For the machine-agreed features, both rf and gbt gets better results than human-understanding features, especially for rf.

# conclusions

gbt and randomforest both have `feature_importance_` api. As is shown above, regardless of interpretability, `v_decile_score`, `priors_count`, `dob`, `c_jail_out`, `c_jail_in`, `days_b_screening_arrest` appears to be discrimitive in both random forset and gradient boost classifier.

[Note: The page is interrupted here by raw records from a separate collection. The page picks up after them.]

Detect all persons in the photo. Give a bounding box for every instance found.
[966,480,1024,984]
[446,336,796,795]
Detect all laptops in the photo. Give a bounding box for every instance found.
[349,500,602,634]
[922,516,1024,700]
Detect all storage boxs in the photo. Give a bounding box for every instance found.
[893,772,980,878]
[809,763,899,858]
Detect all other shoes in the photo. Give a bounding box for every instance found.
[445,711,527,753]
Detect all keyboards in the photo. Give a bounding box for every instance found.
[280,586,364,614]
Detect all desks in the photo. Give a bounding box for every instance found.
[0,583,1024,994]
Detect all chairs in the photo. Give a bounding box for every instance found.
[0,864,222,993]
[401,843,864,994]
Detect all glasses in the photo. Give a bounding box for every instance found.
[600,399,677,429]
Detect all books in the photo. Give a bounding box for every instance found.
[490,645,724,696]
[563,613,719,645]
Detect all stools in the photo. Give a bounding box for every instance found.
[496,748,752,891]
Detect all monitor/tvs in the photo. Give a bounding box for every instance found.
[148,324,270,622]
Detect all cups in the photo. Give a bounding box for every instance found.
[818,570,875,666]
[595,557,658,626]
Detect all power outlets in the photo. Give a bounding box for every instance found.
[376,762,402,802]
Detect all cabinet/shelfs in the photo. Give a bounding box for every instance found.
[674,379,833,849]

- `v_decile_score` makes sense, because it directly denotes the degree of the criminal's violence.
- `priors_count` makes sense, since in case he/she has committed more crimes before, he/she intends to commit more in the future
- `dob`, or date of birth, `c_jail_in`, `c_jail_out`, `days_b_screening_arrest` are all date-related data, which confuses me a lot.

When it comes to our 4 special features: `age`, `sex`, `race`, `priors_count`. `priors_count` has shown its predictive power. From the rf's point of view, `age`, `race_African-American` appears useful. From the gbt's point of view `sex`, `race_African-American` seems to be more useful however.

From a human's mind, `v_decile_score`, `r_charge_degree`, `c_charge_degree`, `is_violent_recid` should be more useful, because it directly indicates the potential of recividism. However, they don't appear statistically important than the machine-agreed features `dob`, `c_jail_out`, `c_jail_in`.